▶ [Source document]
● ● ● ● ●
This could allow for a more immersive animations of cleaning, checking the chamber, and unmasking the weapon. But this would be pretty tedious in my eyes since you have model ever part. Edit:if you mean by how eft is like.


#6

Thank you for serving.


#7

Now, not all barrels are cross compatible, but i do believe that the stocks can be switched.
However, I would like Nelson to disallow guns to function if the barrel, trigger, bolt, or charging handle were removed. At the same time, add intense debuffs the gun when the stock, handguard, or muzzle is removed, such as increased kick and/or decreased accuracy


#8

It would be better if the parts just pop off the gun with the sound effect of a drill or pieces of metal touching. With the presence of a tool, of course. For ease of coding, developing, and gameplay
Like, you can’t remove the AK stock without a screwdriver, or a specific tool of some sorts


#9

Sounds good.


#10

How would you guys feel about:

  1. Almost like rust where you can research a gun while destroying it, and researching a gun maybe 10 or 20 times you can make a poor makeshift version of it, and then after another 10 research times you can make a more and more similar version of the gun, using a cnc mill to machine parts of it, getting it closer and closer but never as good as the actual gun

  2. Bullet crafting from empty shells, using a reloader and gunpowder to make bullets, along with making special bullets via crafting so as an example using boxes of matches or something to make tracers


#11

thank you all for sharing your ideas. And yes, I’m aware nelson has a post already about gun modification, but I kinda like a little more depth, most parts shouldn’t be swapable on the fly… also, because I want the ability to service and clean your firearms, but not the ability to outright repair them.

(also, if a gun has a buffer tube, if you take the stock off, you still have to have the buffer tube on, otherwise bad things)


#12

I don’t really like #1. Plus, if you’ve got access to a CNC mill, then it’s not makeshift, but professionally home made, which could be possible but I doubt he’ll add a CNC machine.

#2 is possible, but limited. Casting bullets will only get you basic lead rounds. if you want jacketed rounds with an optional steel core, you’ll need to make lead wire and have a seat of swaging dies and copper sheet to make jacket blanks from. Also, this means that ejected shells will need to be recoverable… think about what will happen to your game when you finish unloading over 200 rounds.


#13
  1. I shouldnt have added cnc to it, I mostly meant a milling machine in general.
  2. There is already a ejected shell effect with physics, i assume they despawn which these would too. Im not a game dev so i dont really know how much more taxing it could possibly be to change a physics generated shell into a physics generated shell you can pick up. On top of that hopefully in 4.x you will very rarely shoot that much ammo, as its hopefully going to be rare.
● ● ● ● ●
▶ [Information shown]
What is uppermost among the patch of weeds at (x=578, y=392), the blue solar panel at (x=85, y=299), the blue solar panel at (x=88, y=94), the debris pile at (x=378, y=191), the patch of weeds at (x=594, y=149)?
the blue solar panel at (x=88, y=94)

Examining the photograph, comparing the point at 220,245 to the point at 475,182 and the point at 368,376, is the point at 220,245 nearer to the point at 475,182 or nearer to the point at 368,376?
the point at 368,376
● ● ● ● ●
▶ [Direction]
Answer these questions from the forum thread:
1. Which tool is named as needed to remove the AK stock?
2. What kind of rounds will casting bullets get you?
3. Which four parts, if removed, should stop a gun from functioning?
The material comes from a different source than the forum thread.

▶ [Solution for this task]
1. A screwdriver, or a specific tool of some sort.
2. Only basic lead rounds.
3. The barrel, trigger, bolt, or charging handle.